Canadians are often unfamiliar with the concept of “geo-economics,” but recent international events prove that we should learn more about what it means for Canada. Growing tensions with China over the extradition of Huawei’s Meng Wanzhou, a ban by that country on Canadian pork and canola and recent friction over lumber show that power politics is increasingly practised through economic means.
Skeptical of the promise of globalization, states increasingly view economic relations as a zero-sum game in which national gains are preferable to collective gains. States do not hesitate to use any means to gain a comparative advantage, harm their competitors or use their economic power for geopolitical effect: sanctions, intellectual property theft, rejection of trade agreements, cyber and economic espionage.
These geo-economic tensions have at least three consequences for Canada. First, it is often said our country is a middle power and that this status generally allows it to avoid being the target of the great powers, which are rather busy competing with each other. The recent disputes between Ottawa and Beijing show that Canada is not immune to this competition. The re-election of the current U.S. administration in November would certainly not diminish Washington’s tendency to conceive the relationship with China in these terms. But even Democrats are more convinced than before of the importance of taking a hard line on China. Canada will have to adapt to this new reality.

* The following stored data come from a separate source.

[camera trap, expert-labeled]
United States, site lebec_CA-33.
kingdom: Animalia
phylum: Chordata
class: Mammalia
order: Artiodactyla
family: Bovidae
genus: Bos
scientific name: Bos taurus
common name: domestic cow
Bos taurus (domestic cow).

Second, while it is true that the world has already experienced other periods of geo-economic tensions, what makes this one potentially more perilous for Canada is that it is taking place at a time when globalization and digital technologies are increasing the effectiveness of geo-economic destabilization strategies and the speed of their implementation. Our businesses, financial institutions and government have invested heavily in cybersecurity measures in recent years, but many remain vulnerable to cyber attacks, which can make it possible to steal sensitive information or paralyze sectors of our economy in a matter of minutes.
Third, if the current COVID-19 pandemic causes the global economic crisis that some fear, Canada will soon be plunged into an even more precarious international environment, where geo-economic tensions could be exacerbated by the willingness of states to jump-start their economies before others, or to discover a vaccine first and reserve it for their national populations before sharing it with the world.
For the Canadian government, this raises a number of issues. The first one is for Canada to define its own rules of engagement in this new geo-economic sphere. For example, how and when should we use sanctions or ban some products from other countries?
Secondly, geo-economic tactics are often used in co-ordination with other geopolitical tools, such as cyber attacks and disinformation campaigns. In that context, co-ordination between different levels of government and a broader definition of national security may be required.
Thirdly, the government may also be required, in some situations, to protect Canadian companies from foreign government actions in order to prevent economic pressure from becoming domestic political pressure. Export Development Canada, with its wide range of tools for managing risk, may be the vehicle to use in these circumstances.
For Canadian companies, this new reality has also a number of consequences. Our businesses may have to make strategic choices based on the geo-economic realities defined by our government. An example is the decision by major Canadian telecom companies to favour other suppliers over Huawei in their choice for 5G technology. Furthermore, geo-economic and geopolitical realities are redefining global supply chains in real time.
Every Canadian CEO now should look carefully at how his or her company is affected by this and how it should be repositioned. Ultimately, the rise of geo-economics will be more than dollars and cents, it will be a test of fundamental values and resolve.